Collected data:
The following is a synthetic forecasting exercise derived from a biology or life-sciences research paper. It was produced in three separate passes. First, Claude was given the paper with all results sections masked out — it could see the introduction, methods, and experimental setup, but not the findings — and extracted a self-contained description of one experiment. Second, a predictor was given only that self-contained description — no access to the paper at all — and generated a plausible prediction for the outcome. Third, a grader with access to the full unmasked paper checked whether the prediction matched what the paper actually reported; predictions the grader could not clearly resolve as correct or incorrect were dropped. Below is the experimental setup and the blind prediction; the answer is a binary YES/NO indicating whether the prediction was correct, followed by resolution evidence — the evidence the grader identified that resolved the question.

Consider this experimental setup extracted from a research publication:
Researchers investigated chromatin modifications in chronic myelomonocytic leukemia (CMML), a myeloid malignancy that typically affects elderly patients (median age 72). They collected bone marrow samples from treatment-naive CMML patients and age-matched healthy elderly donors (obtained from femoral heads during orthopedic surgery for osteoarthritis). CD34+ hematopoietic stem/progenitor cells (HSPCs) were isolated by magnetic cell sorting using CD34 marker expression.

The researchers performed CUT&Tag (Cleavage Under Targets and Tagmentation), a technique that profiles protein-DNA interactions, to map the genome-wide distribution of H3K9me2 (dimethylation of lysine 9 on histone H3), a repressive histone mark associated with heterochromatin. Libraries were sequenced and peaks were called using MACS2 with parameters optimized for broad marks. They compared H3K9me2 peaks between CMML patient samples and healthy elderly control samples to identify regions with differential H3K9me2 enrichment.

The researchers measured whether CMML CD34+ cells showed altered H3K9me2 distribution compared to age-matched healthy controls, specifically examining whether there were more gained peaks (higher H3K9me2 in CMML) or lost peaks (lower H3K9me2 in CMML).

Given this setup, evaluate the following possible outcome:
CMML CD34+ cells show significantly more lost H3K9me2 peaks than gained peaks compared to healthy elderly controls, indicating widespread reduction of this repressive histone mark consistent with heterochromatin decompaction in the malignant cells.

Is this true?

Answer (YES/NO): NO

TASK STATEMENT: What is needed is a word-for-word copy of the records.

SOLUTION TO THIS PROBLEM:
The following is a synthetic forecasting exercise derived from a biology or life-sciences research paper. It was produced in three separate passes. First, Claude was given the paper with all results sections masked out — it could see the introduction, methods, and experimental setup, but not the findings — and extracted a self-contained description of one experiment. Second, a predictor was given only that self-contained description — no access to the paper at all — and generated a plausible prediction for the outcome. Third, a grader with access to the full unmasked paper checked whether the prediction matched what the paper actually reported; predictions the grader could not clearly resolve as correct or incorrect were dropped. Below is the experimental setup and the blind prediction; the answer is a binary YES/NO indicating whether the prediction was correct, followed by resolution evidence — the evidence the grader identified that resolved the question.

Consider this experimental setup extracted from a research publication:
Researchers investigated chromatin modifications in chronic myelomonocytic leukemia (CMML), a myeloid malignancy that typically affects elderly patients (median age 72). They collected bone marrow samples from treatment-naive CMML patients and age-matched healthy elderly donors (obtained from femoral heads during orthopedic surgery for osteoarthritis). CD34+ hematopoietic stem/progenitor cells (HSPCs) were isolated by magnetic cell sorting using CD34 marker expression.

The researchers performed CUT&Tag (Cleavage Under Targets and Tagmentation), a technique that profiles protein-DNA interactions, to map the genome-wide distribution of H3K9me2 (dimethylation of lysine 9 on histone H3), a repressive histone mark associated with heterochromatin. Libraries were sequenced and peaks were called using MACS2 with parameters optimized for broad marks. They compared H3K9me2 peaks between CMML patient samples and healthy elderly control samples to identify regions with differential H3K9me2 enrichment.

The researchers measured whether CMML CD34+ cells showed altered H3K9me2 distribution compared to age-matched healthy controls, specifically examining whether there were more gained peaks (higher H3K9me2 in CMML) or lost peaks (lower H3K9me2 in CMML).

Given this setup, evaluate the following possible outcome:
CMML CD34+ cells show significantly more lost H3K9me2 peaks than gained peaks compared to healthy elderly controls, indicating widespread reduction of this repressive histone mark consistent with heterochromatin decompaction in the malignant cells.

Is this true?

Answer (YES/NO): NO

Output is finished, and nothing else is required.